> Extract to read:
......

One of the key findings of the elmcity project, so far, is that there’s a lot of calendar information online, but very little in machine-readable form. Transforming this implicit data about public events into explicit data is an important challenge. I’ve been invited to define the problem, for students who may want to tackle it as a school project. Here are the two major aspects I’ve identified.
A general scraper for calendar-like web pages
There are zillions of calendar-like web pages, like this one for Harlow’s Pub in Peterborough, NH. These ideally ought to be maintained using calendar programs that publish machine-readable iCalendar feeds which are also transformed and styled to create human-readable web pages. But that doesn’t (yet) commonly happen.
When that service shut down, I retained a list of the pages that elmcity curators were successfully transforming into iCalendar feeds using FuseCal. These are test cases for an HTML-to-iCalendar service. Anyone who’s handy with scraping libraries like Beautiful Soup can solve these individually. The challenge here is to create, by abstraction and generalization, an engine that can handle a significant swath of these cases.
A hybrid system for finding implicit recurring events and making them explicit
Lots of implicit calendar data online doesn’t even pretend to be calendar-like, and cannot be harvested using a scraper. Finding one-off events in this category is out of scope for my project. But finding recurring events seems promising. The singular effort required to publish one of these will pay ongoing dividends.

......

> Stored data:
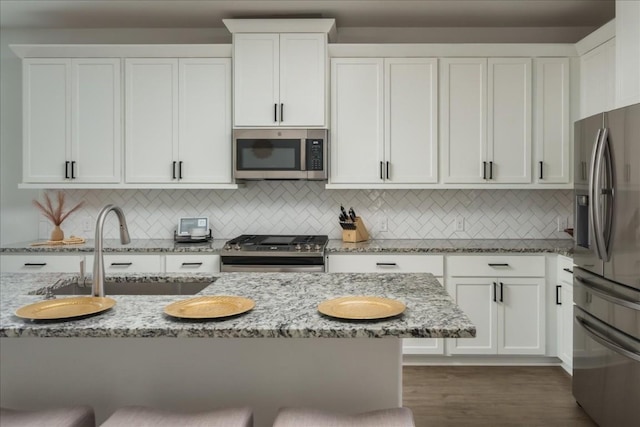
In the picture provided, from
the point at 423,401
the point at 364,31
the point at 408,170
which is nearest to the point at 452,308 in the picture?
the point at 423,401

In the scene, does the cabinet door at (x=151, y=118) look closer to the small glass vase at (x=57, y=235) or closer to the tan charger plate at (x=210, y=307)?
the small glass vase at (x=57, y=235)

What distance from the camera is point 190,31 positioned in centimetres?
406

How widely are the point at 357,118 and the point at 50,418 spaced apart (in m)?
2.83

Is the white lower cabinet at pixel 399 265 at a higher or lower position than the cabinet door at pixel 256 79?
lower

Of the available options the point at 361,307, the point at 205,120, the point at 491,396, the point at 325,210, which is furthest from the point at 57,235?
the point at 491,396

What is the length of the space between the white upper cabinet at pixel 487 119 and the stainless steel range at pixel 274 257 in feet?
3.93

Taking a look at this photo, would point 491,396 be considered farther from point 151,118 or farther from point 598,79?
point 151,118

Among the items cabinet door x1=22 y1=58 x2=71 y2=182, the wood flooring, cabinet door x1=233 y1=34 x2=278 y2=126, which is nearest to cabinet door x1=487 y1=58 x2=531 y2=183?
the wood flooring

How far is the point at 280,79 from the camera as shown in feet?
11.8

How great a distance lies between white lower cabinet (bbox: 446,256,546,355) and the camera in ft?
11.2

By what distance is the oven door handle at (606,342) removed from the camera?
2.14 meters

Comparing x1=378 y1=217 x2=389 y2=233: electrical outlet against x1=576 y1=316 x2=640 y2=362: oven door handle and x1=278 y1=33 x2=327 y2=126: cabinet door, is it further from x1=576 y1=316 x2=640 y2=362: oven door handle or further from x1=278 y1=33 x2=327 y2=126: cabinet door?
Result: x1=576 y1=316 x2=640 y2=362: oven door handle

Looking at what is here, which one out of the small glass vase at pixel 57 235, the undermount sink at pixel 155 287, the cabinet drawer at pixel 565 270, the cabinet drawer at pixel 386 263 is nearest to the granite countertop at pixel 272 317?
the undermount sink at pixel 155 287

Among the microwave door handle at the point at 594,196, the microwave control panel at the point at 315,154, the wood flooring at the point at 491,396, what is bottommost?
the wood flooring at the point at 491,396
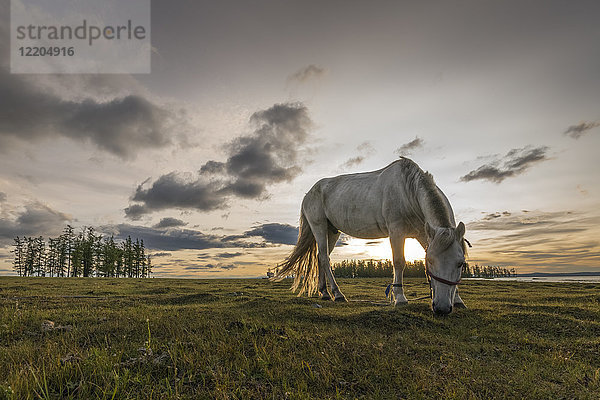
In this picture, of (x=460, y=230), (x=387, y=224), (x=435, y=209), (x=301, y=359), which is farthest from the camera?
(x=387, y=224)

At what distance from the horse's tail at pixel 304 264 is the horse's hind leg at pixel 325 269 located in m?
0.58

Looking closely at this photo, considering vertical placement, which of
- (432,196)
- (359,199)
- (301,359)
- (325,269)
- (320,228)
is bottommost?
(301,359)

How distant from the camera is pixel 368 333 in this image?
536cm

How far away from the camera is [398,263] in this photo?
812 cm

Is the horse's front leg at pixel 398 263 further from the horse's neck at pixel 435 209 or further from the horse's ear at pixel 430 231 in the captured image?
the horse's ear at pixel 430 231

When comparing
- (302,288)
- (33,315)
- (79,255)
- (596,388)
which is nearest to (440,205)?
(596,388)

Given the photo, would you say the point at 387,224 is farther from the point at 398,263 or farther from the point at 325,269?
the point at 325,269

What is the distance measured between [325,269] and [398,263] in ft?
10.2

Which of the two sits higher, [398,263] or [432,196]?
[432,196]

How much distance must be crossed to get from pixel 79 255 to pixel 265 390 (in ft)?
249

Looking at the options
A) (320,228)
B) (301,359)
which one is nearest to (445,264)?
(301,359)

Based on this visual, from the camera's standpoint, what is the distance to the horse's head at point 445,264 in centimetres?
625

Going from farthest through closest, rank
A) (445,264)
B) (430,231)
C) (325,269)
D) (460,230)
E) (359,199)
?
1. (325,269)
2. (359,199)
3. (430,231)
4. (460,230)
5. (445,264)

......

> Task details:
In the text on the elmcity project, which scraping library is named as one that lets someone solve the listed test cases individually?

> Solved problem:
Beautiful Soup.